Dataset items

▬▬▬

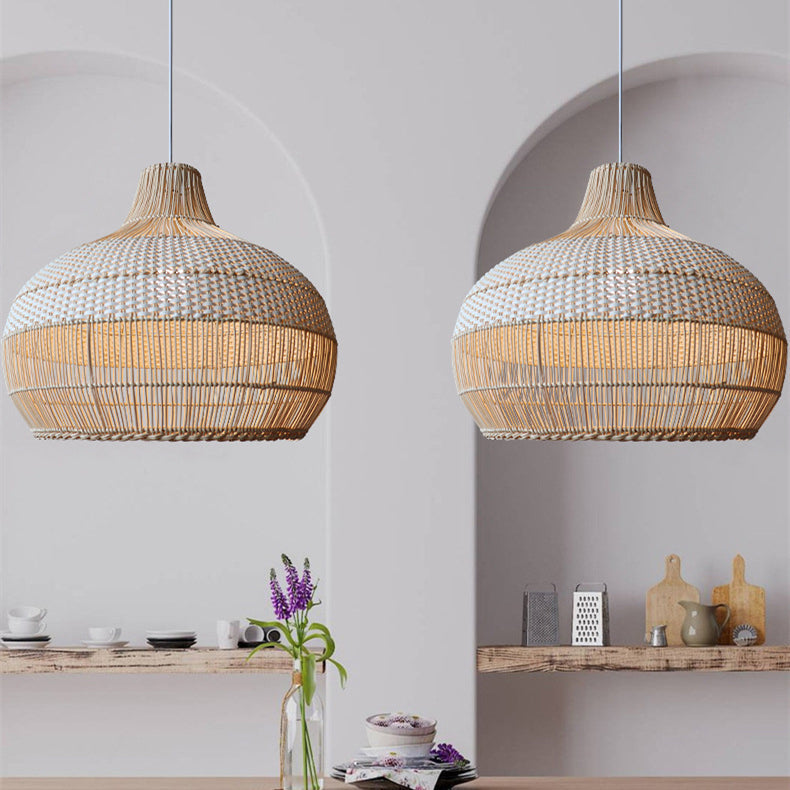 Pendant Light | Kitchen Island Fixture-Ceiling Light-Lightsnest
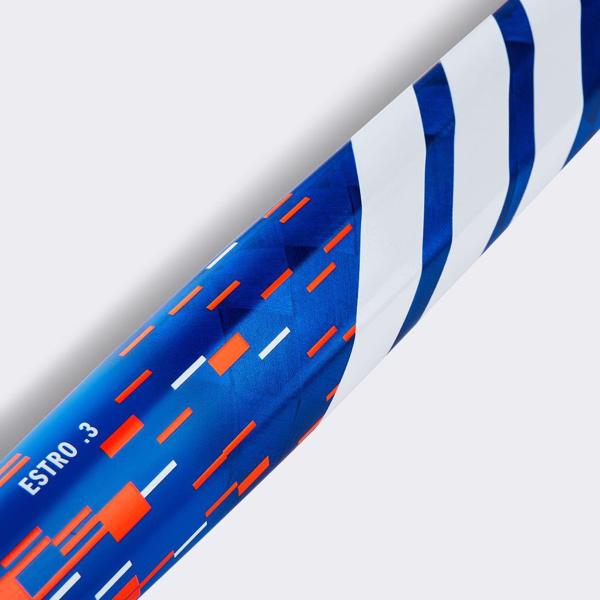 adidas Estro .3 Hockey Stick 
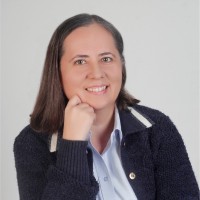 Nilgun Esgin Güden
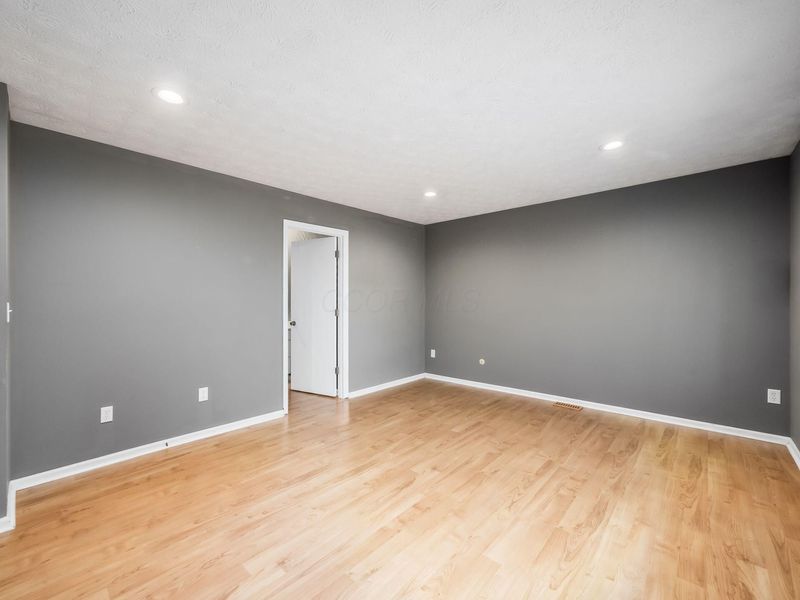 5314 Roscommon Road, Dublin, OH 43017 Photo 24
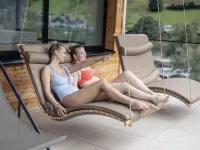 Mit 3 Schlafzimmern Hotels in Rauris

▬▬▬

__The task__
Copy out every one of the entries above word for word, leaving the pictures out.

__Answer below__
 Pendant Light | Kitchen Island Fixture-Ceiling Light-Lightsnest
 adidas Estro .3 Hockey Stick 
 Nilgun Esgin Güden
 5314 Roscommon Road, Dublin, OH 43017 Photo 24
 Mit 3 Schlafzimmern Hotels in Rauris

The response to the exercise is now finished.